Un sac de billes (2017)

Directed by: Christian Duguay | 113 minutes | drama | Actors: Dorian Le Clech, Batyste Fleurial, Patrick Bruel, Elsa Zylberstein, Bernard Campan, Kev Adams, Christian Clavier, César Domboy, Ilian Bergala, Emile Berling, Jocelyne Desverchère, Coline Leclère, Holger Daemgen, Fred Epaud, Michaël Erpelding, Pierre Kiwitt , Jean-Baptiste Navarre, Vincent Nemeth, Luc Palun, Lucas Prisor, Candide Sanchez, Michael Smadja, Isabelle Ziental

The year is 1944. The Jewish brothers Maurice and Joseph (Jojo) live with their parents and older brothers in Nazi-occupied Paris. When the ground gets too hot under his Jewish feet, Father Roman splits the family and sends each of them on a journey. Maurice and Jojo take the train south, hoping to reach free Nice and reunite with the family there. The brothers soon realize that they need money, cleverness and luck to do this. A lot of luck.

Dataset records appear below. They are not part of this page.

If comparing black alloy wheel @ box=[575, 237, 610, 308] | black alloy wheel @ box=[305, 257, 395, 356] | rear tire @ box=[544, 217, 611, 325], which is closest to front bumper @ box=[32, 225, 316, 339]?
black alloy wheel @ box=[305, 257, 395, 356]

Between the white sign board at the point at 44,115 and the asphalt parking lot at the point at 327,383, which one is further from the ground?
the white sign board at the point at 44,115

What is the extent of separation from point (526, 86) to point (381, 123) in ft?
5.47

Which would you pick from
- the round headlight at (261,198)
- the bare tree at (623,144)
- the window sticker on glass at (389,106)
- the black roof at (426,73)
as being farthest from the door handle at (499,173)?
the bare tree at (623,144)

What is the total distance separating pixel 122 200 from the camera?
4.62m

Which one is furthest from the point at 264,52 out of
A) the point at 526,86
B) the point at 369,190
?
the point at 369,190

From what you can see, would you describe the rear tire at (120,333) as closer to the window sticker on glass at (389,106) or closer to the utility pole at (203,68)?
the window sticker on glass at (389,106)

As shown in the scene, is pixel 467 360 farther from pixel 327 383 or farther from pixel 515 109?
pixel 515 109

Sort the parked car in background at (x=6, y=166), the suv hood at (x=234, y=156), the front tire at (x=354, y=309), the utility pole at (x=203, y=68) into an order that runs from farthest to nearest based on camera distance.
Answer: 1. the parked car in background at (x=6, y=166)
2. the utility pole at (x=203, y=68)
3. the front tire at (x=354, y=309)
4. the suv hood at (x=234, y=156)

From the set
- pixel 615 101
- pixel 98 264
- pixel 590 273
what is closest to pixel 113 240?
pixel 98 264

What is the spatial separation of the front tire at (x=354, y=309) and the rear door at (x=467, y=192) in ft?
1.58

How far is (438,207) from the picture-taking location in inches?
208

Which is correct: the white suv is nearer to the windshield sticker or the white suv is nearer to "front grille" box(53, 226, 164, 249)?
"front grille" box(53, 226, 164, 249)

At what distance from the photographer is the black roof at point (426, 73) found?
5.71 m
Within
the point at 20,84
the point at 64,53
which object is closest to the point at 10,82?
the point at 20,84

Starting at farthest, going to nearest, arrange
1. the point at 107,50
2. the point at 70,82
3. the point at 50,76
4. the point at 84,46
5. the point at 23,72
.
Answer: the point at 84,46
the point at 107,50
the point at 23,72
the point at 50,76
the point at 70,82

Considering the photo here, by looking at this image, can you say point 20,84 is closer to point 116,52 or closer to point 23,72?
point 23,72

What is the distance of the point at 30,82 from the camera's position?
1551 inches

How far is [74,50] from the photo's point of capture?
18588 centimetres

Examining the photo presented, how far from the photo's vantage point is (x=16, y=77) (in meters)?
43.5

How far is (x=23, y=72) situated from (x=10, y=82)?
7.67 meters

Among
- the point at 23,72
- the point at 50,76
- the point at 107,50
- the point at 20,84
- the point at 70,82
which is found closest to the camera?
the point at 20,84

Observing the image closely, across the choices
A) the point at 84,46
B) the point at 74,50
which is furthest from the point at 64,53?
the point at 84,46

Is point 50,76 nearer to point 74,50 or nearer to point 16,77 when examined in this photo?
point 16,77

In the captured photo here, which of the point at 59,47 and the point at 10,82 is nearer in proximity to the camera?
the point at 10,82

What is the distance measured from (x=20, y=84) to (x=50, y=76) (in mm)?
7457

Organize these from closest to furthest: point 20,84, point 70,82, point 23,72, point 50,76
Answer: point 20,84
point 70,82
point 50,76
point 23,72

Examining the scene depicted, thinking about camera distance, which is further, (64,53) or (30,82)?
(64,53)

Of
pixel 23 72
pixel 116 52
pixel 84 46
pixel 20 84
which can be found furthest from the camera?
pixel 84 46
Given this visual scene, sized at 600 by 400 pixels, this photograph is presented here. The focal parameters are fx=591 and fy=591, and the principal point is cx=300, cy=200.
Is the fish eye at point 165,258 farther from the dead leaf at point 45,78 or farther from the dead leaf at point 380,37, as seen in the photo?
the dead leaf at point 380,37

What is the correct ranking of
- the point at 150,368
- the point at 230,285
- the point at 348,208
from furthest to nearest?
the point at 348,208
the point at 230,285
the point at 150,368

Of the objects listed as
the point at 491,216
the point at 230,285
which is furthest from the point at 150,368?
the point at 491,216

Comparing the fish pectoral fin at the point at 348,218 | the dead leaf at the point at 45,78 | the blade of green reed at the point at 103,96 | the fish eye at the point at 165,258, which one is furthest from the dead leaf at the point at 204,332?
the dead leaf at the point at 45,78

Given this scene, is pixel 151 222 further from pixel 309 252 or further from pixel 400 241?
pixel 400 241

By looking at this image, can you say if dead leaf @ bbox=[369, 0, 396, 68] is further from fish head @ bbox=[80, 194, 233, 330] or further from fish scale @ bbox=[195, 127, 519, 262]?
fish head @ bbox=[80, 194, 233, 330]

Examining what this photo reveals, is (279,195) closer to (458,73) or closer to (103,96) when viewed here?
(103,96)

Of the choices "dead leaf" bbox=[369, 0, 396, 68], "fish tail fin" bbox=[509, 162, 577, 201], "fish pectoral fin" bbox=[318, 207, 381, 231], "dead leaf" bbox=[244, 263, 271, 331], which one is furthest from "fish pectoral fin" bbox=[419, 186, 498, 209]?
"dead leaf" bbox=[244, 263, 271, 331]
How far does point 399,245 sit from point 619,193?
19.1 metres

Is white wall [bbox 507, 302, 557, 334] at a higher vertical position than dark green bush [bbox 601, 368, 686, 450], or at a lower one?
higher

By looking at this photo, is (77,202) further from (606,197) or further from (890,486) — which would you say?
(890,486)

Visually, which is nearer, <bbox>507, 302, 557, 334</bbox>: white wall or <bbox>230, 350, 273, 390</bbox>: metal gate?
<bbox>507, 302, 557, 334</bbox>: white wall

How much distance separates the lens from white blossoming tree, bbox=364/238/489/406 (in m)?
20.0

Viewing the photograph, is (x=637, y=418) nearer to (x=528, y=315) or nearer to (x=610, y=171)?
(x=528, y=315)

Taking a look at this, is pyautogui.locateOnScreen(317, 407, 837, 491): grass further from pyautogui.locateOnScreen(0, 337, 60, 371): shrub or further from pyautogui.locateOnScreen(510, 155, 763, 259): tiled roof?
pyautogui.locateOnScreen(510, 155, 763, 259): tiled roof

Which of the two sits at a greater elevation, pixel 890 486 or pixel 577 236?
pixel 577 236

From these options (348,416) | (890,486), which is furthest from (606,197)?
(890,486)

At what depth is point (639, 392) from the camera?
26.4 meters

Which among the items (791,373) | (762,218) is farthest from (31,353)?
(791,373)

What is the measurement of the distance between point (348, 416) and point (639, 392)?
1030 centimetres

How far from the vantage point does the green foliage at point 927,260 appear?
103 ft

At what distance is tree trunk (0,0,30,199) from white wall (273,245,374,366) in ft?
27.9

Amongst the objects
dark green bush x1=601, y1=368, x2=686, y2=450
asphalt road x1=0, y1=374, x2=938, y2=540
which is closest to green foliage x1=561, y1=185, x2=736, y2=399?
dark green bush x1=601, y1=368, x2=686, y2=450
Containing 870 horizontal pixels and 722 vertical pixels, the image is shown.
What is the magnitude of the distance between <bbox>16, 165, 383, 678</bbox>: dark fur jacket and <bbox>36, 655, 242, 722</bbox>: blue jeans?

‘Un sac de billes’ (bag of marbles) is the second film adaptation of Joseph Joffo’s autobiography of the same name. The film is a cross between serious war drama and adventurous youth film, a bit like the Dutch War Winter. The tone is always nuanced, the good or bad here is not in the systems but in the individual. We see good and bad French, nasty and friendly Germans. We do not encounter bad Jews, by the way, but that is justifiable.

‘Un sac de billes’ is first and foremost a romantic adventure story, and that’s what it looks like. Paris in the snow, an old steam locomotive over a high bridge in the French mountains, the picturesque Vielle Ville of Nice, the equally picturesque French countryside. All that 19th-century beauty makes the film more like ‘Alone in the world’ than ‘Schindler’s List’, partly because the plastic gore of the war is left out of the picture.

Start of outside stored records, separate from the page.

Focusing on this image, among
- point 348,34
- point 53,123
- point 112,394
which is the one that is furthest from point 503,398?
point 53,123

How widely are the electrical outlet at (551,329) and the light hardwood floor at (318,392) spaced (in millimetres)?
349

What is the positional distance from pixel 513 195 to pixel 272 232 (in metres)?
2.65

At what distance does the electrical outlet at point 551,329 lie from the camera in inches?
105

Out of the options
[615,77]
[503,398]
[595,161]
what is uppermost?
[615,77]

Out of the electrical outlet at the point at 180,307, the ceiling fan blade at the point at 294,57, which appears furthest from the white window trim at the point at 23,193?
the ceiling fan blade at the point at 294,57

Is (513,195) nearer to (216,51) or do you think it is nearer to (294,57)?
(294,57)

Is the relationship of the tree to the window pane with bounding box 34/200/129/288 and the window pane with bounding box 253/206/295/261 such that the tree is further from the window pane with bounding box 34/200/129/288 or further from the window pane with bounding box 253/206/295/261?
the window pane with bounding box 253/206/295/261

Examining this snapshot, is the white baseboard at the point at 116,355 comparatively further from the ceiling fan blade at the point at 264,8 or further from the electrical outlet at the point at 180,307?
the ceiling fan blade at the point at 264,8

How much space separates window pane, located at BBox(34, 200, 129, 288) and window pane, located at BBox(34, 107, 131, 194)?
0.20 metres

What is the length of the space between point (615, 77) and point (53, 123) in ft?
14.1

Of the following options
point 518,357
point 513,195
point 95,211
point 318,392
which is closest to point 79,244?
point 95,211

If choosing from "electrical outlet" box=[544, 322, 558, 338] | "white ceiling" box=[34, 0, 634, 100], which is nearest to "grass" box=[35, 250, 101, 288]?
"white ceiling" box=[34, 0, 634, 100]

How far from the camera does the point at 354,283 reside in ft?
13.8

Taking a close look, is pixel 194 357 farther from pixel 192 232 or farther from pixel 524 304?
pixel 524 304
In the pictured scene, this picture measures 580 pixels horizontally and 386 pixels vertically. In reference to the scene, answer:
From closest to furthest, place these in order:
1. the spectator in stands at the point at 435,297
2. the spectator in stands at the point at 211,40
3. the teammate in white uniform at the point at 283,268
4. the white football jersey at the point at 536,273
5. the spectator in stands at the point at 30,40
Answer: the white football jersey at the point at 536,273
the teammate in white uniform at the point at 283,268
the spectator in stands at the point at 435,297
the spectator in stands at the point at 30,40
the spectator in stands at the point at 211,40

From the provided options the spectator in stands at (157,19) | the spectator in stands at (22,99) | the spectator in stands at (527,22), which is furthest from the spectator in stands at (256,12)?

The movie is exciting. It is clear that Joseph will do well (otherwise he would never have written his autobiography), but how the rest of the family fare remains a question for a long time. The brothers go from one predicament to another, if not in a German headquarters or in a family of anti-Semitic French collaborators. Exciting, but we’ve seen it just a little too often, in all those other war movies.

The acting is fine, with veterans like Elsa Zylberstein and Patrick Bruel and the cute lads Batyste Fleurial and Dorian le Clech as Maurice and Jojo. The images are pleasing to the eye, the music melancholic and moody. Enough reasons to watch this movie. Not a high-quality work of art, there are too many clichés for that and the film tends too often to the sentimental. But for a relaxed evening out, this is a great choice.